Following up on recent developments, the question about whether or not Fables — the fantasy series published by DC and created by writer Bill Willingham — is now in the public domain or not has gotten just a little bit more complicated.
On Thursday, Willingham announced that he had released Fables, which he described as being “wholly owned” by himself, into the public domain after his increasing dissatisfaction with DC. “The one thing in our contract the DC lawyers can’t contest, or reinterpret to their own benefit, is that I am the sole owner of the intellectual property,” he wrote in a statement published online. “I can sell it or give it away to whomever I want.”
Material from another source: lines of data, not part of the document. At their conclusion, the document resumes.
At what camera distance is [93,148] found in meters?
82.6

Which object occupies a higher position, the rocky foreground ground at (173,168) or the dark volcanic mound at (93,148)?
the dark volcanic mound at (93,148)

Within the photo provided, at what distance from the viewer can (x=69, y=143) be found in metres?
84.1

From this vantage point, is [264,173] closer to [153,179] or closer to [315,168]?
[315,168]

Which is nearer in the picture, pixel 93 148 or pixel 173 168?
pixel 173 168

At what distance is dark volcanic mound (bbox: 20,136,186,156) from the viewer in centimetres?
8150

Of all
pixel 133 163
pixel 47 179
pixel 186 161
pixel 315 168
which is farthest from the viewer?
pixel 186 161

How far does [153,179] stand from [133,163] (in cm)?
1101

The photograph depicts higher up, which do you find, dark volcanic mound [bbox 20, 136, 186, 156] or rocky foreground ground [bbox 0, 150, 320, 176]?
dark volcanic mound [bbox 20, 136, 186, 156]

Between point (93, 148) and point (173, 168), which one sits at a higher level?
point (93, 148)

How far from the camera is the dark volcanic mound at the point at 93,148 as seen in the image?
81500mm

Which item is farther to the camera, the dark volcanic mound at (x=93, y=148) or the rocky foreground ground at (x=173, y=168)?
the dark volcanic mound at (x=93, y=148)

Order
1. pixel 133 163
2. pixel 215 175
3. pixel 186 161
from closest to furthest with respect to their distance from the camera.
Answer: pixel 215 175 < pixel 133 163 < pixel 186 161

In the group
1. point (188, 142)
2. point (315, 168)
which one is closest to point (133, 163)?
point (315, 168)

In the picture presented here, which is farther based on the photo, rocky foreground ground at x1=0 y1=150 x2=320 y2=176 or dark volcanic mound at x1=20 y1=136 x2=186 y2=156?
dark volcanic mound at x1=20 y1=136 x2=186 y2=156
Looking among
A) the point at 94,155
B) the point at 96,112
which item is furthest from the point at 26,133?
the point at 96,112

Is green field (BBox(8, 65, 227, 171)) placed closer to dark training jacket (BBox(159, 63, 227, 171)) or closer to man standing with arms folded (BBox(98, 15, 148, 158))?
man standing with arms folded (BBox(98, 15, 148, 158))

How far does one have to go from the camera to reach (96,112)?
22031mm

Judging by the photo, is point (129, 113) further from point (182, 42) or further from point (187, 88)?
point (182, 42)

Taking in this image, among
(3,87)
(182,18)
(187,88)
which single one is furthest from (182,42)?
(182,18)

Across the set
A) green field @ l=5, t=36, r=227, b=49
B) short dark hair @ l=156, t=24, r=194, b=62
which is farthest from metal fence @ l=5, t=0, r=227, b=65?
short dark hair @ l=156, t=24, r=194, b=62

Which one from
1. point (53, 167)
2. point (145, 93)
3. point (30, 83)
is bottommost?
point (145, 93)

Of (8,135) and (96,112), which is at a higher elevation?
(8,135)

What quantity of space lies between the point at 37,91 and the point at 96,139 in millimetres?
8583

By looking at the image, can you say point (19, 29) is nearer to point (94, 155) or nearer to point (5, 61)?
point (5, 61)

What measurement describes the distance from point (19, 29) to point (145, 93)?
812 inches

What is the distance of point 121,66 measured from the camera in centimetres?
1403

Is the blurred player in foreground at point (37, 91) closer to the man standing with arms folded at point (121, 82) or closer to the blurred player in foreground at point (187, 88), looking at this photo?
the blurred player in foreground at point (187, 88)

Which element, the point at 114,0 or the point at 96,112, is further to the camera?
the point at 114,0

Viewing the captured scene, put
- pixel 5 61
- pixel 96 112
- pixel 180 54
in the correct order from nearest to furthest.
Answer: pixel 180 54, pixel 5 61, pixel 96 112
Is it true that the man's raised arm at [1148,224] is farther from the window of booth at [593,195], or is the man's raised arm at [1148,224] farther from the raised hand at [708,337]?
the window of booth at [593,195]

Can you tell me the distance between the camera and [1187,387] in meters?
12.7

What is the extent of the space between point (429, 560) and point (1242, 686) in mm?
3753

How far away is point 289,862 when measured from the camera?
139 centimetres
But what, exactly, is he giving away? According to copyright statements included inside Fables publications, the property is co-owned by Willingham and DC. Willingham’s own statement notes “I still can’t publish Fables comics through anyone but them. I still can’t authorize a Fables movie through anyone but them. Nor can I license Fables toys nor lunchboxes, nor anything else.” (Willingham suggested that others are freed of any obligation to DC because only he signed the contracts, but admits that this is based on his own understanding of the law.)
DC, perhaps unsurprisingly, is disputing what Willingham’s read on the situation in a statement released Friday.
DC’s statement reads, “The Fables comic books and graphic novels published by DC, and the storylines, characters, and elements therein, are owned by DC and protected under the copyright laws of the United States and throughout the world in accordance with applicable law and are not in the public domain. DC reserves all rights and will take such action as DC deems necessary or appropriate to protect its intellectual property rights.”
To some degree, Willingham agrees, tweeting that his announcement “doesn’t include the right to reprint previously published Fables books and stories,” suggesting that those works are not in the public domain. Instead, what seems to be at issue is whether or not the Fables characters are now free use — something that is a particularly muddied subject, given that they are almost entirely based on fairy tale characters that were already in the public domain.
Consider this an evolving story… and a particularly thorny subject, which feels somewhat fitting for a Snow White story.